2011-06-28

WPA/WPA2 Network Password Crack with Aircrack-ng

by DAN from the BlackBuntu Forum

I have been doing some research into cracking the passwords on wireless networks and after some playing around found out some very I interesting information about trying to crack a WPA network.

This is for people attempting to test aircrack-ng for practice or what have you. If you are playing around with it learning, stick with a short password or something from the dictionary and get a dictionary wordlist. And when I say short password, I mean short password if randomly generated or using alphanumerics. A decent laptop about 3 years old can test about 1300 crypts/s. That is a Core 2 Duo 2.4 GHz.

If you are practicing using dictionary words, aircrack is really good at being to use wordlists. But a random password will render it useless. If you are testing a randomly generated password, a recent episode of HakTips covered piping John the Ripper into Aircrack, and it is very useful. Unfortunately, there is a snag.

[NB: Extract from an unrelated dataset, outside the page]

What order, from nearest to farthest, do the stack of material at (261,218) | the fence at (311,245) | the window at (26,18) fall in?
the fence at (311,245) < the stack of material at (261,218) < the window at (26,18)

WPA requires a minimum 8 digit/character password. Not convenient to crack. An 8 character password containing, say, only lowercase letters can take years to crack. That is the worst case time scenario. Now you are probably thinking that rainbow tables will be useful in a case like this. Think again. WAP does not make things easy for cracking the hash. The hash is salted with the SSID of the access point. With thousands of SSIDs out there, creating a Rainbow Table for only single words >7 but <64 characters long would take probably millions of years to do without a GPU farm or a high volume CPU cluster with an excess of 30 nodes. And we all have one of those, right? Unfortunately, no.

So this begs the question, is it really worth it to try and crack a WPA network? If you want to try, use a dictionary wordlist or the Church of WiFi has created a huge rainbow table of 100,000+ words in combination with the 1000 most popular SSIDs. Not fir the faint of heart though. The total file size is 33 GB. And that only covers on average 52% of the access points out there, so even then it is hit and miss.

What was the point of this? To discourage you from trying to crack WPA networks? No, of course not. It is designed to inform people who want to crack networks that they shouldn't hold their breath when trying to crack a WPA network via brute force. It just isnt feasible. If a dictionary wordlist doesn't work, it is probably best to leave it and don't waste your time. But it also does bring up the security potential of a WPA network with a strong password.

Take a double digit long lower case only password randomly generated. So say 10 letters long. That is 26^10 combinations. If your system is exceptionally fast and you can put through 5000 crypts/s, well, you do the math on that. We are talking about a very long time to crack that password. Throw in upper case letters and numbers, and we have 62^10 combinations. Paired with a WPA network, very secure. But there are weaknesses that may not always be easy to spot or know about. But I will cover that in a bit.

This isn't designed as an attempt to sound like a security pro as I am still in the very basic stages of learning. But if I have learned something at the basic level that may be useful to someone, then I have done some good. It really sucks waiting for a password to decrypt via brute force for 3 days only to realize that it more than likely won't happen in my lifetime. Really, really sucks finally figuring that out.

If anyone has any suggestions, recommendations or other information to add to this, please do. The more knowledge we can get out onto the forums the better until Astro and his hardworking team of documenters get their research and information out for users to start referencing.